Updated May 17, 2018 - Energy & Environment
Expert Voices

Ignoring climate change only compounds its national security risks

aircraft carriers in port at Norfolk Naval Base

Aircraft carriers in port at Naval Station Norfolk, Virgina, which is prone to floods that have worsened with sea level rise. Photo: MC2 Ernest R. Scott/U.S. Navy/Handout/Navy Media Content Service/Corbis via Getty Images

President Trump’s Defense Department cut all but 1 of 23 mentions of “climate change” from the final draft of a Congressionally mandated report on climate risks — increased flooding, drought, wildfire and extreme temperatures — to U.S. military installations.

Why it matters: This wordsmithing signals to the thousands of men and women in uniform that climate change is not an important issue for them. Refusing to acknowledge climate change in U.S. national security policy doesn’t make the threat any less real — it only impedes the formulation of concrete, necessary plans.

The big picture: Every secretary of defense since Robert Gates in 2006 has recognized climate change as a national security threat. Under questioning, even President Trump’s defense secretary, James Mattis, has made plain that "climate change is impacting stability in areas of the world where our troops are operating."

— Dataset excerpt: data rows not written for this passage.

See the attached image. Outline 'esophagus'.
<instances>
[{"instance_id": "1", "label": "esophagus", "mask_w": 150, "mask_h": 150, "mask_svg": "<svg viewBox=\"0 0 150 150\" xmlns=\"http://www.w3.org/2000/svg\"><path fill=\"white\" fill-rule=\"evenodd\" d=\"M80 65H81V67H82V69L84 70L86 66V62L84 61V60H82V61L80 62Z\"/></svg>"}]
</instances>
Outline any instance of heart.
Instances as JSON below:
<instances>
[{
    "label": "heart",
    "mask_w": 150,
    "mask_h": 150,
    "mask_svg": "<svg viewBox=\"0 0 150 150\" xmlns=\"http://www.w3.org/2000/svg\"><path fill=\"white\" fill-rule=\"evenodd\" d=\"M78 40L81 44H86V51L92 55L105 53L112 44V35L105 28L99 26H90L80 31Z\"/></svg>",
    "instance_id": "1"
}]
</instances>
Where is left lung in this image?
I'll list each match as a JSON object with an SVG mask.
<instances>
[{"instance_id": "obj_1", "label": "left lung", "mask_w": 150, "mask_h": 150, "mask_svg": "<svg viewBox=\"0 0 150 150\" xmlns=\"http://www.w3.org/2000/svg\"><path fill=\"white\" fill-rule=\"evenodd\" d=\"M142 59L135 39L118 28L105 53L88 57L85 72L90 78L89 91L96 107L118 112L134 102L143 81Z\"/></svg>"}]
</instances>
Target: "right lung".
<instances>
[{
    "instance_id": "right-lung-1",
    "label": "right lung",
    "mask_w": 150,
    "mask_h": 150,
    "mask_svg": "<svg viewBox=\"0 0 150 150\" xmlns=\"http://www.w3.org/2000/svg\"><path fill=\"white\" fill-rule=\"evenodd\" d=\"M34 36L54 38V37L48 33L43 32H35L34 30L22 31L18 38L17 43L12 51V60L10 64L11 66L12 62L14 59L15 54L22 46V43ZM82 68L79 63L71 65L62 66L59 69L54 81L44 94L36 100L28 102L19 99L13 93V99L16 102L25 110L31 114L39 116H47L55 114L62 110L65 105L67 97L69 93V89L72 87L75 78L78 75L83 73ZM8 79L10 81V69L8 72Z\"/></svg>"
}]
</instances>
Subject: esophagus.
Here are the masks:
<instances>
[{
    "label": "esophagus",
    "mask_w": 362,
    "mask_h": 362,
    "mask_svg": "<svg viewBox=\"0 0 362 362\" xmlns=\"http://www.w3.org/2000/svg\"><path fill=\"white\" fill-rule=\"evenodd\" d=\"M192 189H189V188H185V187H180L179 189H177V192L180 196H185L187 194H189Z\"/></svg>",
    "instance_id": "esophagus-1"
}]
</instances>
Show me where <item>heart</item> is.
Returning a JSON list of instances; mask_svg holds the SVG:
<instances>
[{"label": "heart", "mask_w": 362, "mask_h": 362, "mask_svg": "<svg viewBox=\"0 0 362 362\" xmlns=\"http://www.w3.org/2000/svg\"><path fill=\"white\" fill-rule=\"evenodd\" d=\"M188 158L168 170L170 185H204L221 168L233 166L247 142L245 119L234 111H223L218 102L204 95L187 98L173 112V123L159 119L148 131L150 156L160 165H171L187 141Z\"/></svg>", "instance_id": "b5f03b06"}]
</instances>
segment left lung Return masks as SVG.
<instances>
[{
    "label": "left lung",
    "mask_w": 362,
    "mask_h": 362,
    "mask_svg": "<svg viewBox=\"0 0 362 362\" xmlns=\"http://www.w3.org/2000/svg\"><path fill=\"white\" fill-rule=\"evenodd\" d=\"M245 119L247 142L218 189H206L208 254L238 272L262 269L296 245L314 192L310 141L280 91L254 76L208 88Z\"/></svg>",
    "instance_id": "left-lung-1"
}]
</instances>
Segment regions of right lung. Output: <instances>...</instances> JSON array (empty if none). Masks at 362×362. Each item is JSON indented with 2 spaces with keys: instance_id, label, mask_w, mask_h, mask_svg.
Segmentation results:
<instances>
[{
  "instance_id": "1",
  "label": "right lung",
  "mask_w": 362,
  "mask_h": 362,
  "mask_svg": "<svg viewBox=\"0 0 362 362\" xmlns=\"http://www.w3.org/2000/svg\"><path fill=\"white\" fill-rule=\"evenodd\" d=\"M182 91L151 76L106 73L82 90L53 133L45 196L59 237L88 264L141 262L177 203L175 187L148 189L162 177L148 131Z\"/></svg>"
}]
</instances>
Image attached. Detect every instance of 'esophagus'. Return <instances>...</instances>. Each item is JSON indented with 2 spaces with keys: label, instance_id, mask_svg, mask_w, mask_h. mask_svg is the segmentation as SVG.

Despite longstanding Department of Defense doctrine, however, ever since President Trump moved into the White House, the phrase "climate change" has evaporated from key strategic documents, including the National Security Strategy, the National Defense Strategy and the Department of Homeland Security’s Strategic Plan for FEMA.

Omitting the words "climate change" does not help to ensure the operational readiness and effectiveness of U.S. troops and military facilities in the face of rising seas and more heat. Instead, it increases the likelihood that costly mistakes occur — mistakes like failing to account for sea level rise when building expensive critical infrastructure, as the Department of Defense recently did with a billion dollar space radar system on the tiny Pacific island of Kwajalein, which may be uninhabitable in a matter of decades.

The bottom line: These omissions force national security decision-makers to rely on code words or, worse, to ignore the threats from climate change altogether. Neither approach helps keep the country safe. 

Alice Hill is a research fellow at the Hoover Institution and a former senior director for resilience at the National Security Council.